Diocletian completed the reconquest of Egypt in mid AD 298 and was back in Antioch by 5 February 299. He then traveled to Nisibis, where he conferred with Galerius, and dispatched his magister memoriae, Sicorius Probus, to present the Roman terms to Narseh directly. The Roman negotiating position, backed by possession of the Persian royal family and effective control of Mesopotamia, left Narseh with no room for manoeuvre. Peter the Patrician records that when Narseh attempted to object to just one clause, the designation of Nisibis as the sole point of commercial exchange, Sicorius Probus replied that he had no authority to alter any of the terms, and Narseh acquiesced.

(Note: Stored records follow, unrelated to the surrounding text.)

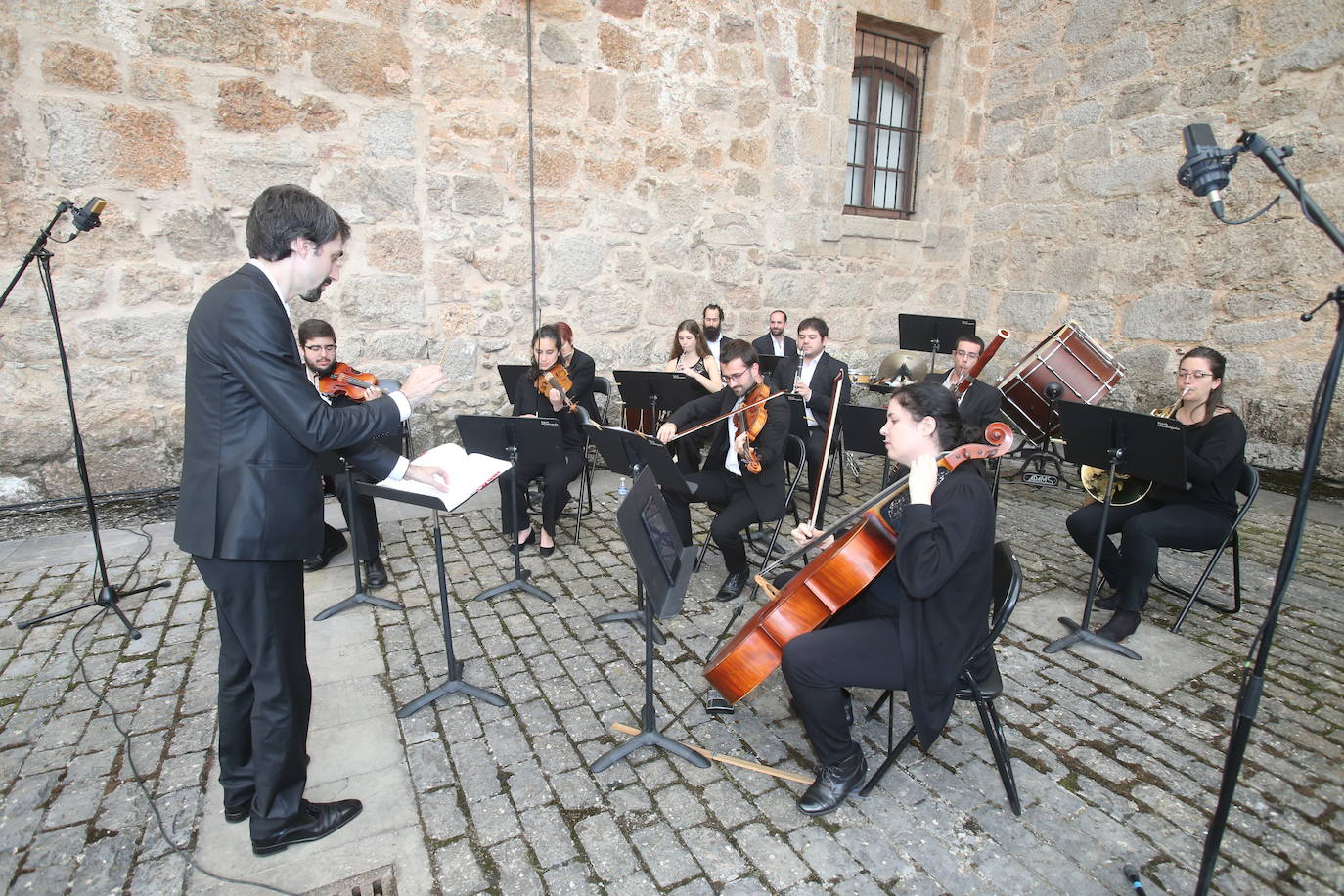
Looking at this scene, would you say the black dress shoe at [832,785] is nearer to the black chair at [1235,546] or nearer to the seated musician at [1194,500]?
the seated musician at [1194,500]

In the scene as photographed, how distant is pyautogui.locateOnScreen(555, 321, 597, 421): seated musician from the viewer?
18.2 feet

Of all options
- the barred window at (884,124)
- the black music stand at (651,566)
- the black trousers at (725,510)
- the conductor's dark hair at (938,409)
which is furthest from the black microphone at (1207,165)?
the barred window at (884,124)

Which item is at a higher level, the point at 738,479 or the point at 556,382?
the point at 556,382

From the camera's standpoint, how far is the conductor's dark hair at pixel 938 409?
256 cm

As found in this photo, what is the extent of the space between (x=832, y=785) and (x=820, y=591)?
0.69m

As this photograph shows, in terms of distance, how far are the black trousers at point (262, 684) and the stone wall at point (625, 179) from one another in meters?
4.06

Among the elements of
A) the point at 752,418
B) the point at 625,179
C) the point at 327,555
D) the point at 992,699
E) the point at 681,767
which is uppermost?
the point at 625,179

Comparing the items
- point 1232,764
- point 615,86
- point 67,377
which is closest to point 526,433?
point 67,377

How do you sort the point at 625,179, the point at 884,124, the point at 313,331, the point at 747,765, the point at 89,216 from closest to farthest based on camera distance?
1. the point at 747,765
2. the point at 89,216
3. the point at 313,331
4. the point at 625,179
5. the point at 884,124

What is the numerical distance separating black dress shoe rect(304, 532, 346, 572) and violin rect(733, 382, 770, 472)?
8.81 ft

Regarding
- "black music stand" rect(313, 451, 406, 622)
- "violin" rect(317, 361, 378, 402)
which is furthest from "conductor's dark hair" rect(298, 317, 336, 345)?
"black music stand" rect(313, 451, 406, 622)

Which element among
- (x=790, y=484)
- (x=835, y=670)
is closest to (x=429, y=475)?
(x=835, y=670)

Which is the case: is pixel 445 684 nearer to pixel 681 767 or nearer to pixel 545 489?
pixel 681 767

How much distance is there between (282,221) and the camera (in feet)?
6.91
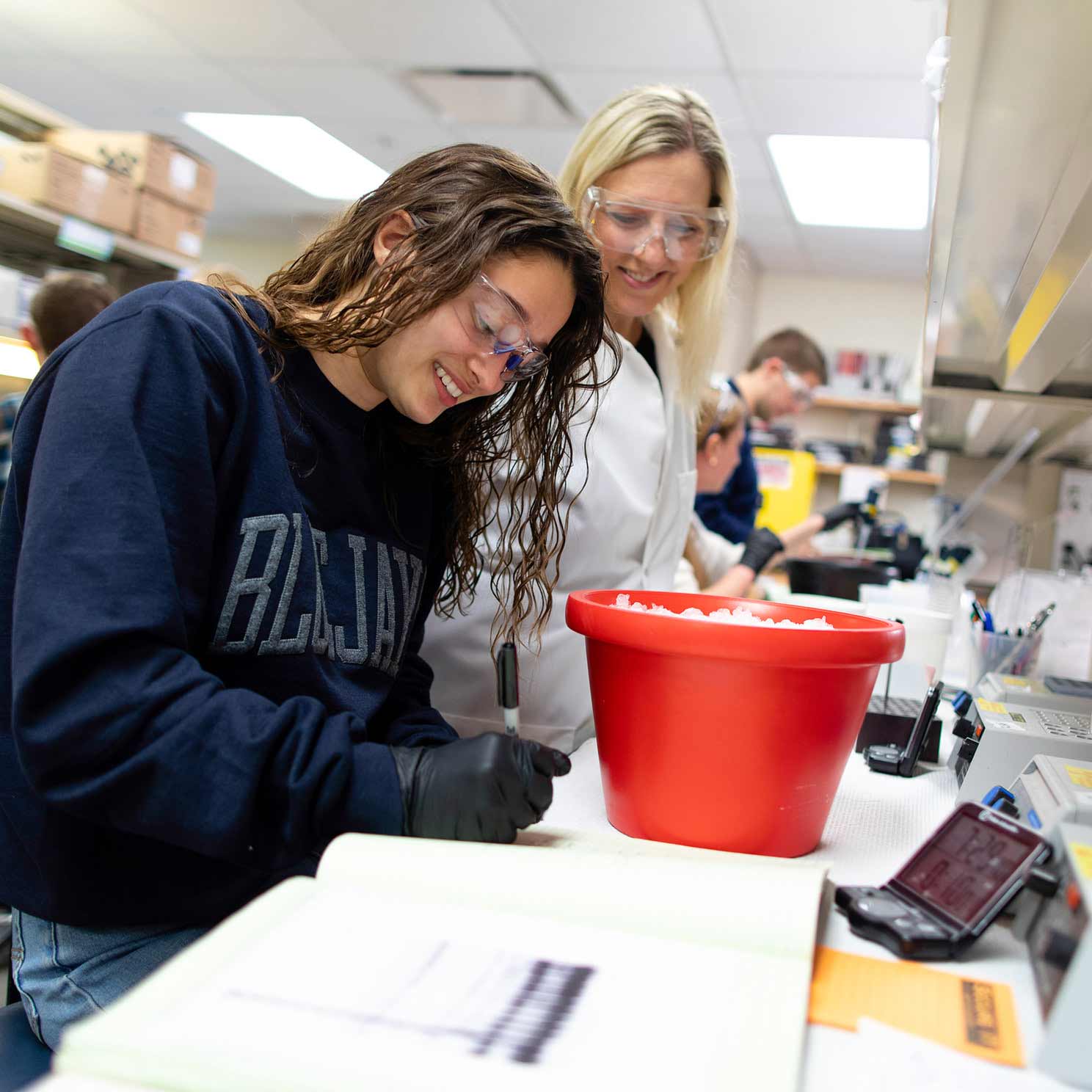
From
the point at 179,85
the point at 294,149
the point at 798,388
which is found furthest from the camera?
the point at 294,149

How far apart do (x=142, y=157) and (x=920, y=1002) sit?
384cm

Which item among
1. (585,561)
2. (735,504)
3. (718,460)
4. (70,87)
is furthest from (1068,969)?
(70,87)

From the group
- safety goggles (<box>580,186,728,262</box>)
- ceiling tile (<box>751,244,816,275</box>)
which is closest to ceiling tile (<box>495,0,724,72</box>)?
safety goggles (<box>580,186,728,262</box>)

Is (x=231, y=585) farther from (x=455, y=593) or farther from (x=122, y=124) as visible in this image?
(x=122, y=124)

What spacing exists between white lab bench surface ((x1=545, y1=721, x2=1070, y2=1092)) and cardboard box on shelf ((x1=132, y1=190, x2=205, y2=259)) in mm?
3155

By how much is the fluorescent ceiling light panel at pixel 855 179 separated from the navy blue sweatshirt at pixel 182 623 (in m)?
4.23

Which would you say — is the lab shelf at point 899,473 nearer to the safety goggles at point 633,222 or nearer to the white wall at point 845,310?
the white wall at point 845,310

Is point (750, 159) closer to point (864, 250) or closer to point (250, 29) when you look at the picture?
point (864, 250)

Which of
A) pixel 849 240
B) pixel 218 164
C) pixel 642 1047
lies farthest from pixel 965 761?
pixel 218 164

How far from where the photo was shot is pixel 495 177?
99 centimetres

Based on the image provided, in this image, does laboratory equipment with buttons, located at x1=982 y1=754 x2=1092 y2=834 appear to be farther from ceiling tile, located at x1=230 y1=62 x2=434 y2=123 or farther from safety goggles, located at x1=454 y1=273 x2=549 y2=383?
ceiling tile, located at x1=230 y1=62 x2=434 y2=123

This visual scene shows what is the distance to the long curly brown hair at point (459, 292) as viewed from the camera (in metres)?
0.95

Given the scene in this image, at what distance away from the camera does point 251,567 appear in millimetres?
885

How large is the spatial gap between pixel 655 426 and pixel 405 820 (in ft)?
3.14
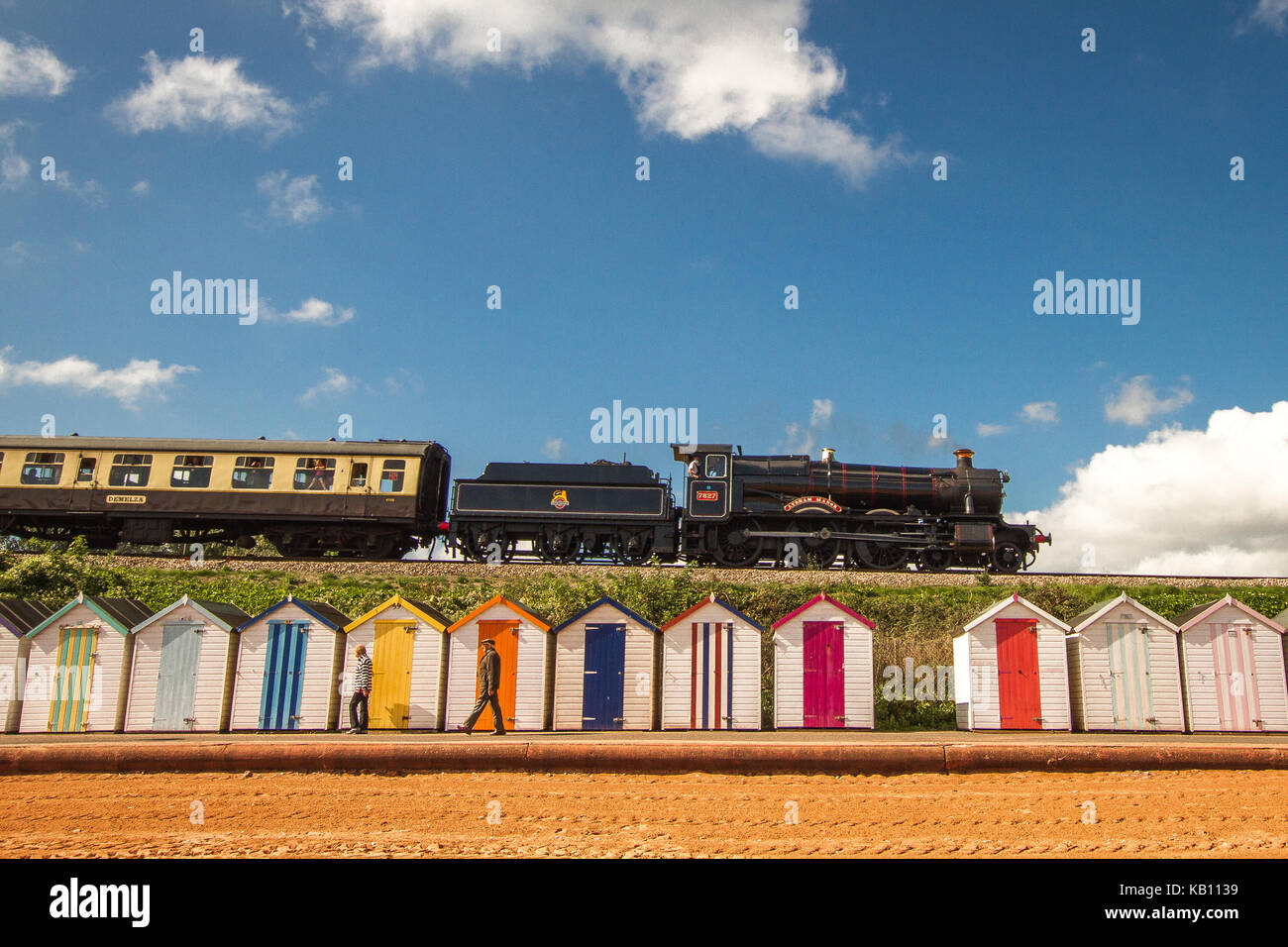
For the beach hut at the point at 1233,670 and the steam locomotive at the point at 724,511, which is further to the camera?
the steam locomotive at the point at 724,511

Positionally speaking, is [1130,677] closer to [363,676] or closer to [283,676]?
[363,676]

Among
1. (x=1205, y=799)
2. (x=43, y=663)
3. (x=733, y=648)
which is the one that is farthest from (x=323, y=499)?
(x=1205, y=799)

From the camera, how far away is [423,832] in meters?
8.08

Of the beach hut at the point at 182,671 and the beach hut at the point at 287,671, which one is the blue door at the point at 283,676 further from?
the beach hut at the point at 182,671

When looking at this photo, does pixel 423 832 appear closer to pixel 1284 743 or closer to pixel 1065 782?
pixel 1065 782

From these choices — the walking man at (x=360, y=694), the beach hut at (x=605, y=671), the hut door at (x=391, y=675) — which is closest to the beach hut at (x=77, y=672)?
the walking man at (x=360, y=694)

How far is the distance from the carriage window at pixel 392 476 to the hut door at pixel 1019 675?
16904mm

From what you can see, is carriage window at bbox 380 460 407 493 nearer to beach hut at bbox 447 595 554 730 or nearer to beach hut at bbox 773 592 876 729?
beach hut at bbox 447 595 554 730

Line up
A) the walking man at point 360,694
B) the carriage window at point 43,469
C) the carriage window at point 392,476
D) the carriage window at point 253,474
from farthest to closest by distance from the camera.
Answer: the carriage window at point 43,469 → the carriage window at point 392,476 → the carriage window at point 253,474 → the walking man at point 360,694

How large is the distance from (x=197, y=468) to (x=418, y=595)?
949 centimetres

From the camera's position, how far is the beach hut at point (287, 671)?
44.2ft

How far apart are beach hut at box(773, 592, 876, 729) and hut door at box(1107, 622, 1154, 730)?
3831 mm

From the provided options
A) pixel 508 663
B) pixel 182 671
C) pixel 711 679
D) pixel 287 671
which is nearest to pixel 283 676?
pixel 287 671

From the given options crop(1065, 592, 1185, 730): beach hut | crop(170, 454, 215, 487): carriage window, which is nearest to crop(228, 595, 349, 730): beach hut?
crop(1065, 592, 1185, 730): beach hut
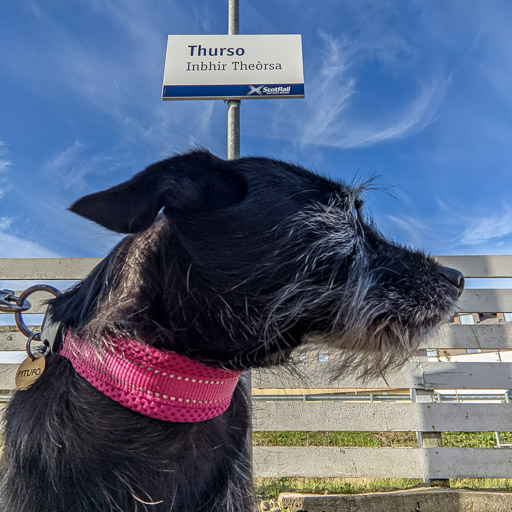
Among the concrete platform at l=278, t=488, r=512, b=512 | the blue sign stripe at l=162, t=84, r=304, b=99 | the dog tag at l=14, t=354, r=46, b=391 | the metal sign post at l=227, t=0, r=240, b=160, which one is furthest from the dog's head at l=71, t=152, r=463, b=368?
the blue sign stripe at l=162, t=84, r=304, b=99

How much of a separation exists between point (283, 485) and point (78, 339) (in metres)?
3.10

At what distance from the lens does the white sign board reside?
3.86m

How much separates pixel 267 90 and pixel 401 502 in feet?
12.0

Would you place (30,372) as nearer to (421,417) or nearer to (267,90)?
(267,90)

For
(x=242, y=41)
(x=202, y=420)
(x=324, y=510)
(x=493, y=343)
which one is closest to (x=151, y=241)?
(x=202, y=420)

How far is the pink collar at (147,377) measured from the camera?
1.29m

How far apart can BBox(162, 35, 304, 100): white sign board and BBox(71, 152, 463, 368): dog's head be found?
97.2 inches

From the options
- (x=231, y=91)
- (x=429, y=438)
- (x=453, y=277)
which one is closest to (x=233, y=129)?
(x=231, y=91)

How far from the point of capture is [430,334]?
5.33 ft

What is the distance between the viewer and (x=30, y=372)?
1.48 metres

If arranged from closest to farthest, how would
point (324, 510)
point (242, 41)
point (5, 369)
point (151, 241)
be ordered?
point (151, 241)
point (324, 510)
point (242, 41)
point (5, 369)

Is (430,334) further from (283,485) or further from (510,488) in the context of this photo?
(510,488)

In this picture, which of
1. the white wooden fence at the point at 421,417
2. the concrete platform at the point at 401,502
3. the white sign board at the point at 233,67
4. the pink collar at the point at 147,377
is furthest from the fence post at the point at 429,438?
the pink collar at the point at 147,377

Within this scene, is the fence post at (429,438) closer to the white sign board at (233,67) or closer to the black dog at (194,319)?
the black dog at (194,319)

The peace terms, as preserved by Peter the Patrician, required Narseh to cede Roman suzerainty over the Armenian principalities of Ingilene, Sophene, Arzanene, Corduene, and Zabdicene; to recognize the Tigris as the border between the two states in the south; to accept the fort of Zintha on the border of Media Atropatene as the boundary of Armenia; to acknowledge Roman suzerainty over Iberia; and to accept Nisibis as the sole designated point of Sasanian–Roman trade. In exchange, Narseh received back his family, who had been held honourably at Daphne near Antioch throughout the negotiations. The treaty achieved for Rome the maximum it would ever again claim in the east, short of the outright conquest of Persia, and its terms simmered as a source of Persian grievance for over three decades before erupting into renewed war under Shapur II.